When PSPs to each pulse of a pair were discrete, depression or facilitation was measured by a simple amplitude ratio: PSP1/PSP2. Ratios >1 indicate synaptic depression and <1 indicate facilitation.
Site of PSP depression and contribution to temporal filtering
We tested the hypothesis that short-term PSP depression (Rose and Fortune, 1999) is caused primarily by processes in the torus. PSP depression is a decline over time in the amplitude of PSPs that are elicited by a sensory stimulus of a particular temporal frequency (Fig.2 C, 20 Hz, Neuron 1). This short-term plasticity contributes prominently to the temporal filtering properties of most toral neurons (Fig.2 A). Exceptions to this generalization (Fig.2 A, filled symbols) responded well to stimuli of low temporal frequency (Fig. 2 C, 5 Hz,Neuron 2) but poorly for temporal frequencies of 20 Hz or more (Fig. 2 C, 20 Hz, Neuron 2).

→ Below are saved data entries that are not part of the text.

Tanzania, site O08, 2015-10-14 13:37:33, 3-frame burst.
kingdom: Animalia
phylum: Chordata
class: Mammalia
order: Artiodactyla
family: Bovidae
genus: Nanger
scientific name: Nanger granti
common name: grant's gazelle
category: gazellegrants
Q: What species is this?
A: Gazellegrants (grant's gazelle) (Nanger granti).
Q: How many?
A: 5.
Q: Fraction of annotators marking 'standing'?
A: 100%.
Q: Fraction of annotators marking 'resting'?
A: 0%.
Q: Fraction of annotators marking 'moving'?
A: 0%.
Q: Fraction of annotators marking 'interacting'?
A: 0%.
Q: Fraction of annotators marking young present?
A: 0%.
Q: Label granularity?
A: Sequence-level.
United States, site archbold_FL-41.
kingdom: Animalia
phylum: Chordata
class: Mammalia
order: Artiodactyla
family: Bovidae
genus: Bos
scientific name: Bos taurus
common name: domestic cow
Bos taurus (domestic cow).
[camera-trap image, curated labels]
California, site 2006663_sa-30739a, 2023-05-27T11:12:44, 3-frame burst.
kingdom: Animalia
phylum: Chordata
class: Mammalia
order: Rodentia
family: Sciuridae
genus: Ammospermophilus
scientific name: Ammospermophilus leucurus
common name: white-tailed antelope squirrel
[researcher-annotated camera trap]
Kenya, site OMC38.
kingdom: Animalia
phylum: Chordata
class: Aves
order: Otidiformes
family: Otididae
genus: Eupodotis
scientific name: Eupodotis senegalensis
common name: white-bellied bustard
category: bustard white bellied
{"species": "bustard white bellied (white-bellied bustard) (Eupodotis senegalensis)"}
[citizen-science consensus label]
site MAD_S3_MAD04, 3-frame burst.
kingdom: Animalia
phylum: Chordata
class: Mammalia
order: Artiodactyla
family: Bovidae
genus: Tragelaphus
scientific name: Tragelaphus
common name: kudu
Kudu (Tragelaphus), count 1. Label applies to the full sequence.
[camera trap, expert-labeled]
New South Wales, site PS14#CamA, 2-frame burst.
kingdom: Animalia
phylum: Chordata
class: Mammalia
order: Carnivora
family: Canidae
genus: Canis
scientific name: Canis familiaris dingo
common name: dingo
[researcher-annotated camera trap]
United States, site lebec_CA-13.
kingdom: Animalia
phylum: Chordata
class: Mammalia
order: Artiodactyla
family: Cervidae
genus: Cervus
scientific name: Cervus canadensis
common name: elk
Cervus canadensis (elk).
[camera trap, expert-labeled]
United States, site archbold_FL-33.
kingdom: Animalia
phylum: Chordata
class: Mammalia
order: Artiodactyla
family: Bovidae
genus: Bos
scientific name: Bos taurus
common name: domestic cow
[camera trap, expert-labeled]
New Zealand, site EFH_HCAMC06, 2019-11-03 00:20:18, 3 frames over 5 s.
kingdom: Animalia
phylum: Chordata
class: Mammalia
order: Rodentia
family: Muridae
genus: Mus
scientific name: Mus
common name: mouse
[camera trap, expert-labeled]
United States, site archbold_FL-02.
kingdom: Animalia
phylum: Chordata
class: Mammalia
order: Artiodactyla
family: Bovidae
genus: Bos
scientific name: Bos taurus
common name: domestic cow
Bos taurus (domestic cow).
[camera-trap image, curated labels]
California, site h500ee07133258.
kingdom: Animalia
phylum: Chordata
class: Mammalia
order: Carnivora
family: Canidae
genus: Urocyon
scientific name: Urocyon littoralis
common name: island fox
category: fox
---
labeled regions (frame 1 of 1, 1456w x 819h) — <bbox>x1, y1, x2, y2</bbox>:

For neurons that showed PSP depression to sensory stimuli of 20 Hz, direct stimulation of their afferents (in the lateral lemniscus) with pairs of pulses, presented at a rate of 20 Hz, also resulted in PSPs that depressed over time (Fig. 2, compare C, D, 20 Hztraces). Stimulation with trains of pulses, presented at a rate of 5 trains/sec, like 5 Hz sensory stimulation, elicited comparatively little PSP depression. These data indicate that toral processes can contribute to PSP depression.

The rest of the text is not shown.